* **What is required**
Please answer from the passage on teaching: on average, how many shows a day does a teacher have to put on?

━━━ Passage provided

I don't think one should get automatic kudos just for picking a profession. One needs to care and to work and to -- when it comes to teaching -- inspire. 

That said, I think many people outside the profession don't understand the challenge of teaching. (My dad: "They get summers off! They lead the life of a child...") If the job is done right, teaching is gruelling. There are a ton of jobs out there that are as tough as -- or tougher --  than teaching, but teaching offers particular challenges that few jobs do. Teachers have to put on five shows a day (on average). You know how worked up you get when you have to lead a meeting or prepare for a presentation once in a while? We do that numerous times every day to a decidedly unprofessional audience that isn't always inclined to sit nicely and let us do our thing. And we have to look happy and motivated when we're depressed, grieving, fighting cancer, etc. 

Clichéd as it may sound, there is also the idea that we are pretty much working seven days -- with grading, planning, etc. (I mean, the good ones.) Not only are we working seven days, but it's hard to feel "done" at the end of the day. Assessment is important, so we often work in the evenings, too. Even when there is not concrete work to do, the good ones are driving around and sitting on their living room couches thinking about how the day's lessons could have gone better.

The most difficult challenge is that we need to read the moods and deal with the mood swings of hundreds of kids each day -- engage in an exercise of emotional intelligence and play mental chess games to "get through" to each young person in our charge. And, the heartbreakingly moving thing about teaching young people is how much they need us. Each day, I face my students thinking: every one of these people is someone's child; I need to treat them as I'd want my boys to be treated. A self-imposed burden, but a heavy one, nonetheless. It does wear on you.

━━━━━━
━━━ The data

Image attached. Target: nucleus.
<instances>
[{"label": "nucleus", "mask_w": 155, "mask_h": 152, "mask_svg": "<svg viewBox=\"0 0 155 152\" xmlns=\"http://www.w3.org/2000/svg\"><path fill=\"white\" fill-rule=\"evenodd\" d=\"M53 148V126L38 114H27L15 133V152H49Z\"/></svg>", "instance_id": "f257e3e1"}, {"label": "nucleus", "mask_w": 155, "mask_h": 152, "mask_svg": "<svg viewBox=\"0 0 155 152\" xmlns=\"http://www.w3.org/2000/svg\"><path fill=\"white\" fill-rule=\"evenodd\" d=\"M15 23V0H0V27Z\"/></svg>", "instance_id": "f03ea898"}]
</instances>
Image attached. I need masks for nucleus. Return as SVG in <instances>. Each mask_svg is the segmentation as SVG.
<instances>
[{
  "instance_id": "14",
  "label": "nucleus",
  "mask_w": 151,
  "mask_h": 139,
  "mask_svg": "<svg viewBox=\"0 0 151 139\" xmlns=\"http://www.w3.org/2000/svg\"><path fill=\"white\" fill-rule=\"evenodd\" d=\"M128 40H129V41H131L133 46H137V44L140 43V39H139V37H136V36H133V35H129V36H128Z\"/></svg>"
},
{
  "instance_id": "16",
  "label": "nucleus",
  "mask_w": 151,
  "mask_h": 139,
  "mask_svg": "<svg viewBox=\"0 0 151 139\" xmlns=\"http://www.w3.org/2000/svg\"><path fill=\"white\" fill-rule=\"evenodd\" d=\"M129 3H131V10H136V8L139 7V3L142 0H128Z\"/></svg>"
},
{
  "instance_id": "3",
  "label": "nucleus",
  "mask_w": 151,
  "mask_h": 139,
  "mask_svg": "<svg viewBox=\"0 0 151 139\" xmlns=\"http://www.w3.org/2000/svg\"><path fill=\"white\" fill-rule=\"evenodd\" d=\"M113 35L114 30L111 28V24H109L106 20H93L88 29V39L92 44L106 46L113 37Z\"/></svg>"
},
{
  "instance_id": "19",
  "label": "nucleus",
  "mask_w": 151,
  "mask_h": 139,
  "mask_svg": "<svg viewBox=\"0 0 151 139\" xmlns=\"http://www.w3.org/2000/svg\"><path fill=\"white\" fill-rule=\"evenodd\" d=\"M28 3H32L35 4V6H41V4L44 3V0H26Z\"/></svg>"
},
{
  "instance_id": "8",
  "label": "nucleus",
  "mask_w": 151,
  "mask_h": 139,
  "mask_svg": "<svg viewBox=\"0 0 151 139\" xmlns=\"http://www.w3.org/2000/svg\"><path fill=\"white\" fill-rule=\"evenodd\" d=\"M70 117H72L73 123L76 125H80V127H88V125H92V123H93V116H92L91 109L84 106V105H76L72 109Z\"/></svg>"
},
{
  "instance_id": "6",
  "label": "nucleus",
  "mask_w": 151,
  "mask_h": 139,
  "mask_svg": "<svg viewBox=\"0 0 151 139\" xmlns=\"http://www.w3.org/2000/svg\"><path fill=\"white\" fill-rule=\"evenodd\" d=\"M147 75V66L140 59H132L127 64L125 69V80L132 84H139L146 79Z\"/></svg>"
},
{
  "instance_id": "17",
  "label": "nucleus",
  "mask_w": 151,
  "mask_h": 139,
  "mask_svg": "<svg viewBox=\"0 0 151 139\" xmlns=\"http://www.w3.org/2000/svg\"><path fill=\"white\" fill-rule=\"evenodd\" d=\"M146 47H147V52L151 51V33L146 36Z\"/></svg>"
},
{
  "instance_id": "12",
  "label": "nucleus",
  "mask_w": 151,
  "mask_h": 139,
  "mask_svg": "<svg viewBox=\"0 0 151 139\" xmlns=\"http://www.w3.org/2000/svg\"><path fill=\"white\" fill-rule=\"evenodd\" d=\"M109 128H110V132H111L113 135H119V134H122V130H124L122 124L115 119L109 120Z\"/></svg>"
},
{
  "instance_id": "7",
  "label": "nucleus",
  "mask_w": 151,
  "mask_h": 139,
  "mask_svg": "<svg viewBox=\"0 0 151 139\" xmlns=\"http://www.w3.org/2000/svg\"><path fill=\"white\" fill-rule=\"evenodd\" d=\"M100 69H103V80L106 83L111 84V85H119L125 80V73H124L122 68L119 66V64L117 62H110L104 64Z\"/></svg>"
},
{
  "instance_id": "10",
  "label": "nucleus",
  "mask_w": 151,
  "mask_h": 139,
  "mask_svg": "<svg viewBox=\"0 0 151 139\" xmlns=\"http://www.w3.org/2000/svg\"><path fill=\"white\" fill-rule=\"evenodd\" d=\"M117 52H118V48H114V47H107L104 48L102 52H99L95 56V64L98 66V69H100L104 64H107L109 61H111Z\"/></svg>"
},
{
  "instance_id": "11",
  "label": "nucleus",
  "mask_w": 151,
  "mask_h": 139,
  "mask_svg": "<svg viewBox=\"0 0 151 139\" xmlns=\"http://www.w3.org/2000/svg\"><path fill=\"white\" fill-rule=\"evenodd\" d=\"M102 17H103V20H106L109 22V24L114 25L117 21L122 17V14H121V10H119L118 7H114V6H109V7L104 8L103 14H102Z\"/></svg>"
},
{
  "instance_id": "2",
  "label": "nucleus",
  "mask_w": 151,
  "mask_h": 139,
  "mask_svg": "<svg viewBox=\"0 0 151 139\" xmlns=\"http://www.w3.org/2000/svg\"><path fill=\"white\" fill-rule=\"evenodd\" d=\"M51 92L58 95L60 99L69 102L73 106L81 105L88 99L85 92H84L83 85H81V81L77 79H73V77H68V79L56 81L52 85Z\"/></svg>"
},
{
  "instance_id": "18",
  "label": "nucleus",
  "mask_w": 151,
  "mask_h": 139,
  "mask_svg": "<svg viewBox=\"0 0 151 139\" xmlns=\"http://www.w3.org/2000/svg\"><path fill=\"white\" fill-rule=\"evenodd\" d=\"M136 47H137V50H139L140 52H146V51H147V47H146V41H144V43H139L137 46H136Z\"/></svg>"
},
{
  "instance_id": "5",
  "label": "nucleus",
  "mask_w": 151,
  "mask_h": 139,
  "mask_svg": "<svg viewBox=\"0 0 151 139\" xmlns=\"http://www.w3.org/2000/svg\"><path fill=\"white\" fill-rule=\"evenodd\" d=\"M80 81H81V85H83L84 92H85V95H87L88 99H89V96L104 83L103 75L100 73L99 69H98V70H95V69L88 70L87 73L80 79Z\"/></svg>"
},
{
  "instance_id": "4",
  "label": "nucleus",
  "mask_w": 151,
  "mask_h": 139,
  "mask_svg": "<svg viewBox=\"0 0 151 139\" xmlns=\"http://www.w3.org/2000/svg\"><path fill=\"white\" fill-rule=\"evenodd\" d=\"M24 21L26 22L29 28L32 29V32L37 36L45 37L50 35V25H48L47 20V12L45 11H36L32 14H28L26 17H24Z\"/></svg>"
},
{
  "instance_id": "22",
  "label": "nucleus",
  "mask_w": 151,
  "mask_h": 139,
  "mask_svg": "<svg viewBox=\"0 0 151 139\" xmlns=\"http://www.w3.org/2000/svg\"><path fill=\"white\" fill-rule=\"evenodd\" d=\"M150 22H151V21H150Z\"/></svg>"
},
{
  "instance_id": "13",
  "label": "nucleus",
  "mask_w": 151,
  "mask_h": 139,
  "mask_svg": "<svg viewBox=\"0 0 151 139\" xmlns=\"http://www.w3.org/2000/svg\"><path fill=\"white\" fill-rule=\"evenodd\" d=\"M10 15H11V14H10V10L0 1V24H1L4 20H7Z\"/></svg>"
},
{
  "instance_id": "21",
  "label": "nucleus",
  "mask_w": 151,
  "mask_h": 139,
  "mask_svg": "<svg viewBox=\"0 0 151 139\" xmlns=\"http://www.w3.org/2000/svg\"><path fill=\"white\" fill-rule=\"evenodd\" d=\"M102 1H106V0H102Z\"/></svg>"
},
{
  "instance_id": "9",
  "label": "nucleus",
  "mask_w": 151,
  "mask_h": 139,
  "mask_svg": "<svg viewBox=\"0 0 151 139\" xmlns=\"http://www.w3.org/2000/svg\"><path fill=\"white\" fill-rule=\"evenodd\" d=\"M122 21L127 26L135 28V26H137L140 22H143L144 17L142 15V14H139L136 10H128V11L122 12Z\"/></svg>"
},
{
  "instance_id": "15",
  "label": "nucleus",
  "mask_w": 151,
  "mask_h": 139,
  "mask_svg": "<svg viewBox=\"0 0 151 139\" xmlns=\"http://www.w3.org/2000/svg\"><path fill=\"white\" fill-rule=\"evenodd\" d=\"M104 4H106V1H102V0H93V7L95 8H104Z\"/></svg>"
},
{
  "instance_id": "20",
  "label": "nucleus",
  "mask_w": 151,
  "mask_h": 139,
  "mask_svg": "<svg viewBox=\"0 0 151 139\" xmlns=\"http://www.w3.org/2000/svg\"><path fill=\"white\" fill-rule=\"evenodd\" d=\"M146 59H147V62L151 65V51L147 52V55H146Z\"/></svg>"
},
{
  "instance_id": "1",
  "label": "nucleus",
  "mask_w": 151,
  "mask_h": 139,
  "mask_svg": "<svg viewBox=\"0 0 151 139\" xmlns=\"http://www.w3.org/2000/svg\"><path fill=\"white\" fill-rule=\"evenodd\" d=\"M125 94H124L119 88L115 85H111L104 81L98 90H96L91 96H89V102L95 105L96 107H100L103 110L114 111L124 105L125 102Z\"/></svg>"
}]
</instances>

━━━━━━

* **Finished task**
Five shows a day.